Reproduce each of the following items word for word.

*** INFORMATION SUPPLIED ***

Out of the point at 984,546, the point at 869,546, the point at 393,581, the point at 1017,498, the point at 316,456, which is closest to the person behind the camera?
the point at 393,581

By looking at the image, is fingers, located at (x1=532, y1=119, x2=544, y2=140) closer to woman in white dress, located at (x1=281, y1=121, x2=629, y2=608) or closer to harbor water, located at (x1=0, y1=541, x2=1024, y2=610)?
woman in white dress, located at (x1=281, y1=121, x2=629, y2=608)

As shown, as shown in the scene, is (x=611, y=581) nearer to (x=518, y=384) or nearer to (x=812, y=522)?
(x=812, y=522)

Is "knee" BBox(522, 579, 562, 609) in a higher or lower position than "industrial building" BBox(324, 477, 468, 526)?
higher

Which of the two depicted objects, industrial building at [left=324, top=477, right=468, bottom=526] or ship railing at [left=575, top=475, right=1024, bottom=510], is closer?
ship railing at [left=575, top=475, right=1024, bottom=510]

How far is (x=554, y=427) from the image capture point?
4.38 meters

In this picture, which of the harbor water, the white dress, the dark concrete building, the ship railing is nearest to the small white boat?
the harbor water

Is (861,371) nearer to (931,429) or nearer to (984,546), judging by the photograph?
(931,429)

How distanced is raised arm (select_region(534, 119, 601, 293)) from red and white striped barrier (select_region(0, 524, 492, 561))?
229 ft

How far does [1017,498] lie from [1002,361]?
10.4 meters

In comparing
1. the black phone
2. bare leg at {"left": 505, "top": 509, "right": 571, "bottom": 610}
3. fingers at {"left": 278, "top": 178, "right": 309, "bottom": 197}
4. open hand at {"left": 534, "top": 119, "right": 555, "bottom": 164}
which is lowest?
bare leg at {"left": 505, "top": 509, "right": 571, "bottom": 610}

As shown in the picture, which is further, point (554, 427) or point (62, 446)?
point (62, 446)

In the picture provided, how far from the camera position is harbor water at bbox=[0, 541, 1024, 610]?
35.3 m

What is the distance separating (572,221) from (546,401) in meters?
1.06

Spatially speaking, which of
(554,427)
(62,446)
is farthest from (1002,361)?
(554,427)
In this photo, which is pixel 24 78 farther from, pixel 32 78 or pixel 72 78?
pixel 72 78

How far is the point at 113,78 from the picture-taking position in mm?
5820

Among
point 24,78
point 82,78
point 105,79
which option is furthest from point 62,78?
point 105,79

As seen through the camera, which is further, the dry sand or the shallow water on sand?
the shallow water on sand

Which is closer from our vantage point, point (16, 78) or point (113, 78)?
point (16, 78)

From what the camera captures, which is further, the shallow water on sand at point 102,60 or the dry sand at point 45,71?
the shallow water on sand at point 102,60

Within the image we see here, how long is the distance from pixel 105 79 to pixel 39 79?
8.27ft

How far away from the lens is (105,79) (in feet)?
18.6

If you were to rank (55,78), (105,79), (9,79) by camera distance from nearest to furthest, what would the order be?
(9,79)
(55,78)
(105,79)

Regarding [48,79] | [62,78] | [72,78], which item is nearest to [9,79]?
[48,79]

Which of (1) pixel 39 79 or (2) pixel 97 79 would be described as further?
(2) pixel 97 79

***

## THE OUTPUT
Out of the point at 984,546, the point at 869,546, the point at 393,581, the point at 1017,498, the point at 316,456, which is closest to the person behind the camera?
the point at 393,581

By looking at the image, is fingers, located at (x1=532, y1=119, x2=544, y2=140) closer to woman in white dress, located at (x1=281, y1=121, x2=629, y2=608) or closer to harbor water, located at (x1=0, y1=541, x2=1024, y2=610)?
woman in white dress, located at (x1=281, y1=121, x2=629, y2=608)

As shown, as shown in the scene, is (x=611, y=581) nearer to (x=518, y=384) or nearer to (x=812, y=522)?
(x=812, y=522)

Is "knee" BBox(522, 579, 562, 609) in a higher or lower position than "industrial building" BBox(324, 477, 468, 526)?
higher

Which of the two depicted objects, industrial building at [left=324, top=477, right=468, bottom=526] or ship railing at [left=575, top=475, right=1024, bottom=510], is closer?
ship railing at [left=575, top=475, right=1024, bottom=510]

How far is (x=554, y=427) from the image capture point?
4.38 meters

In this picture, which of the harbor water, the white dress, the dark concrete building, the ship railing is nearest to the small white boat?
the harbor water

Is (861,371) nearer to (931,429) or nearer to (984,546), judging by the photograph?
(931,429)

How distanced is raised arm (select_region(534, 119, 601, 293)) from red and white striped barrier (select_region(0, 524, 492, 561))?
229 ft

How far does [1017,498] lie from [1002,361]?
10.4 meters

In comparing
1. the black phone
2. bare leg at {"left": 505, "top": 509, "right": 571, "bottom": 610}
3. fingers at {"left": 278, "top": 178, "right": 309, "bottom": 197}
4. open hand at {"left": 534, "top": 119, "right": 555, "bottom": 164}
which is lowest?
bare leg at {"left": 505, "top": 509, "right": 571, "bottom": 610}

As shown in the picture, which is further, point (554, 427) or point (62, 446)?
point (62, 446)

In the picture provided, how far from the camera position is harbor water at bbox=[0, 541, 1024, 610]?
35.3 m

What is the distance separating (572,221) from (546,401) in meters?
1.06

Spatially speaking, which of
(554,427)
(62,446)
is farthest from (1002,361)?
(554,427)
In this photo, which is pixel 24 78 farther from, pixel 32 78 or pixel 72 78?
pixel 72 78

How far is the point at 113,78 from the picture-taking position in mm?
5820

Among
point 24,78
point 82,78
point 105,79
which option is furthest from point 62,78?
point 105,79

As seen through the camera, which is further, the dry sand or the shallow water on sand?
the shallow water on sand

Which is closer from our vantage point, point (16, 78) or point (113, 78)?
point (16, 78)

From what the camera captures, which is further, the shallow water on sand at point 102,60 or the dry sand at point 45,71?
the shallow water on sand at point 102,60

Within the image we see here, how long is the distance from pixel 105 79 to pixel 39 79?
8.27ft

How far away from the lens is (105,79) (in feet)?
18.6

If you were to rank (55,78), (105,79), (9,79) by camera distance from nearest to furthest, what would the order be?
(9,79)
(55,78)
(105,79)

Regarding [48,79] | [62,78] | [72,78], which item is nearest to [9,79]?
[48,79]

Which of (1) pixel 39 79 or (2) pixel 97 79 would be described as further?
(2) pixel 97 79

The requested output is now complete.